* Description of the task *
Could you give the entries back exactly as they stand, minus any pictures?

[Image-text web data]
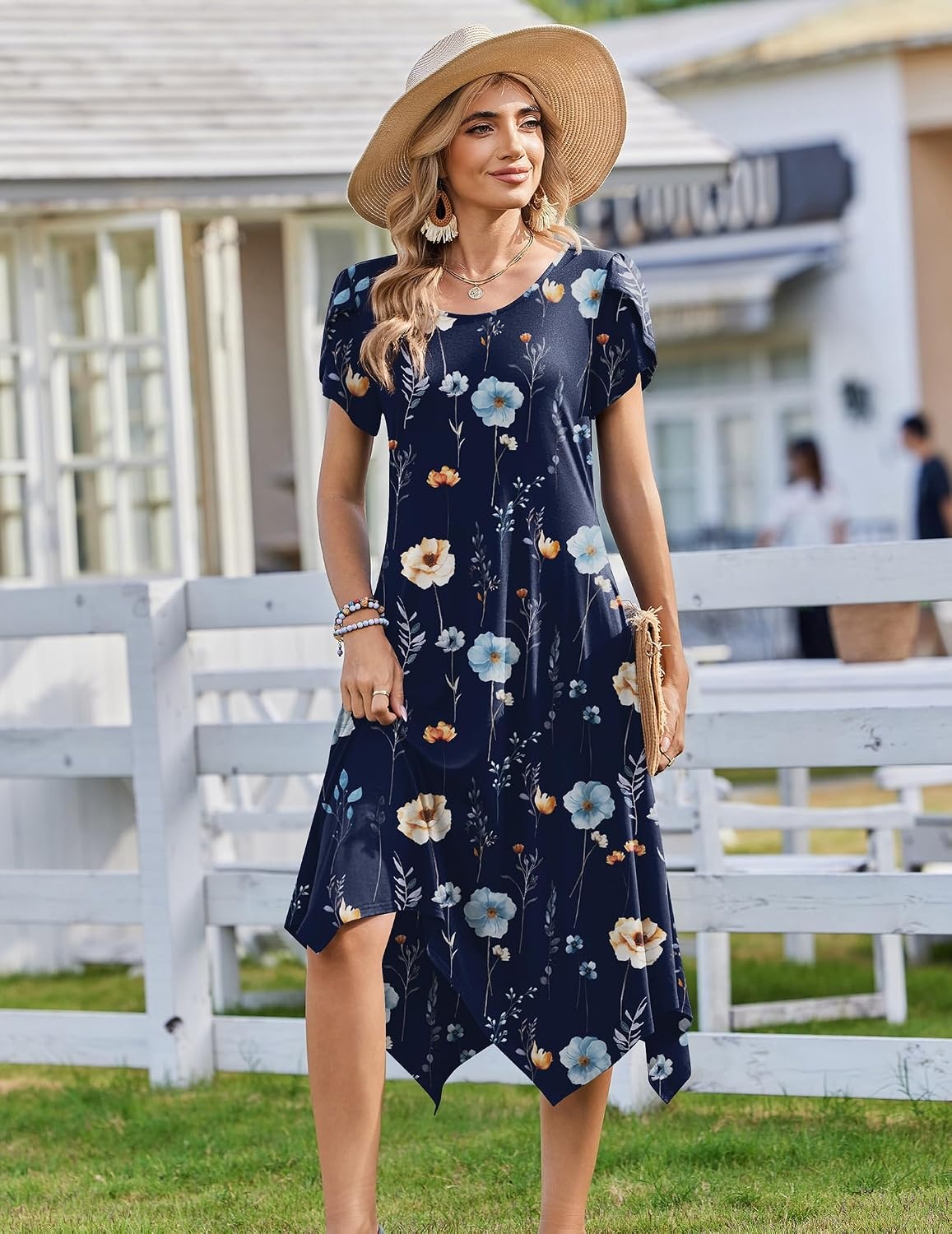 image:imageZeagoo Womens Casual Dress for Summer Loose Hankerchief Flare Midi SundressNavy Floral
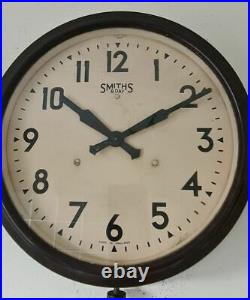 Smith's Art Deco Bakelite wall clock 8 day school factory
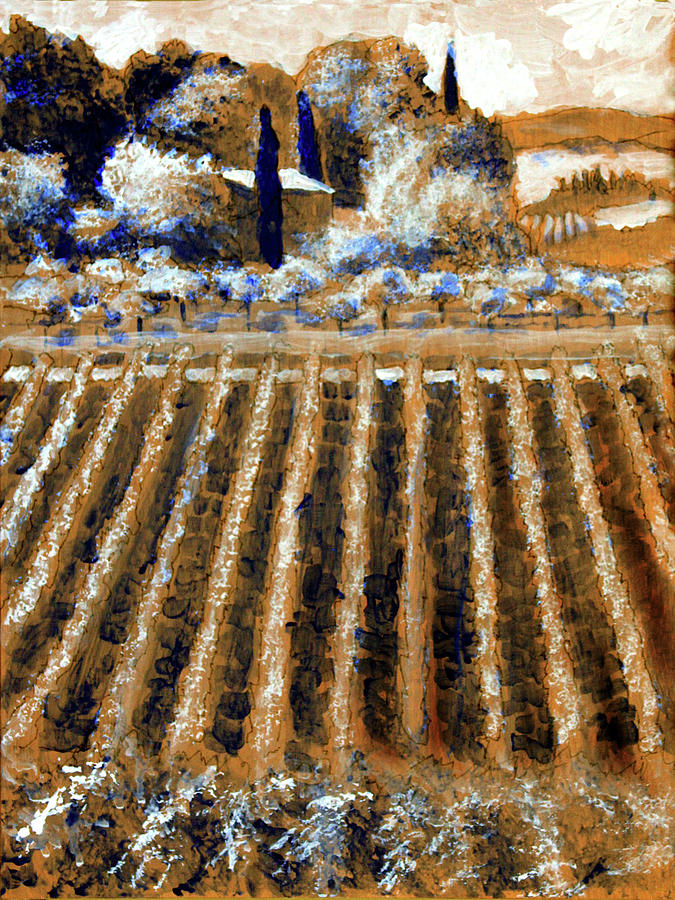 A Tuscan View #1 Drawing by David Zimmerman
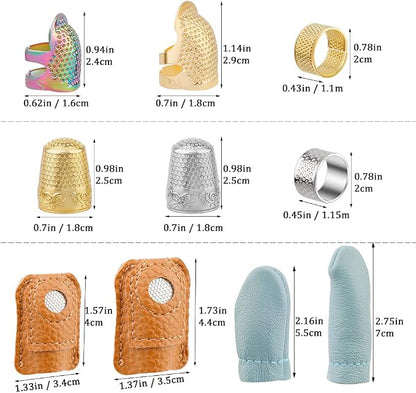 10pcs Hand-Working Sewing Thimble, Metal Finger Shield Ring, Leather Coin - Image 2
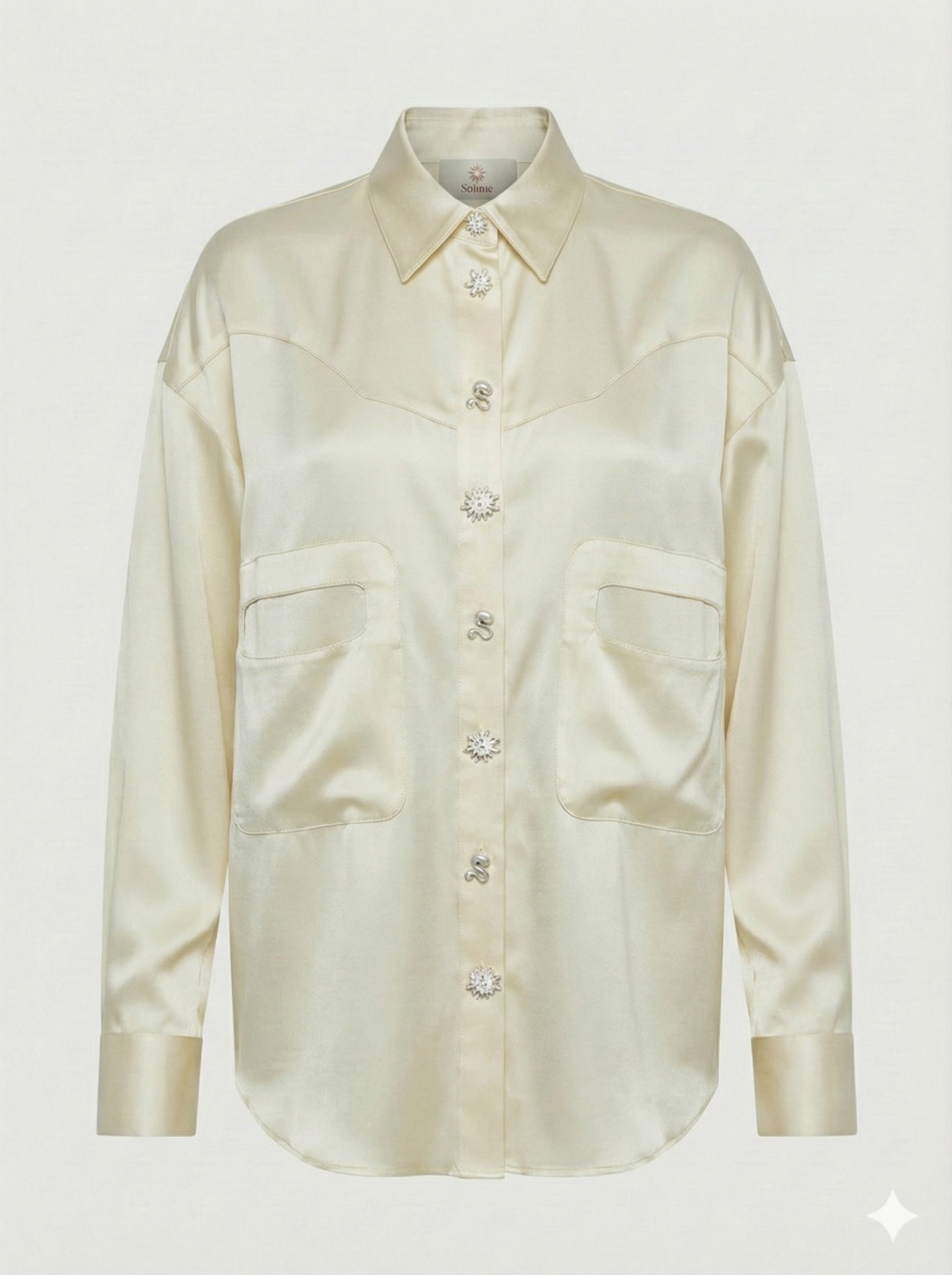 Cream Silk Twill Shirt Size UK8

* Task solution *
 image:imageZeagoo Womens Casual Dress for Summer Loose Hankerchief Flare Midi SundressNavy Floral
 Smith's Art Deco Bakelite wall clock 8 day school factory
 A Tuscan View #1 Drawing by David Zimmerman
 10pcs Hand-Working Sewing Thimble, Metal Finger Shield Ring, Leather Coin - Image 2
 Cream Silk Twill Shirt Size UK8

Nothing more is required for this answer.